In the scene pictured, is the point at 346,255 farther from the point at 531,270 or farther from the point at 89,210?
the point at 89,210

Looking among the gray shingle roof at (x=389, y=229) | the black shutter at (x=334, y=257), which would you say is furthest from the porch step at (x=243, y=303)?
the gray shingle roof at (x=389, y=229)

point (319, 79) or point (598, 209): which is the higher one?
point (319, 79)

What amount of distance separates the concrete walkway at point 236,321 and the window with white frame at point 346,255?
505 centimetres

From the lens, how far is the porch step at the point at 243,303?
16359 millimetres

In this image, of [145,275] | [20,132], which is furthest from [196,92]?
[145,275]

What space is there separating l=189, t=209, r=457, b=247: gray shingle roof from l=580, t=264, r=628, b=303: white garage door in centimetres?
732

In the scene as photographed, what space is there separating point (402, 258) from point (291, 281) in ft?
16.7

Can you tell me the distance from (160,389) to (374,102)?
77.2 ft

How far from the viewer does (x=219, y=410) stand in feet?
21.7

==

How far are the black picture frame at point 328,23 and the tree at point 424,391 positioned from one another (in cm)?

• **REQUIREMENT**: Report how many of the lines above contain the word "there", giving only the number.

• **EXERCISE OUTPUT**: 2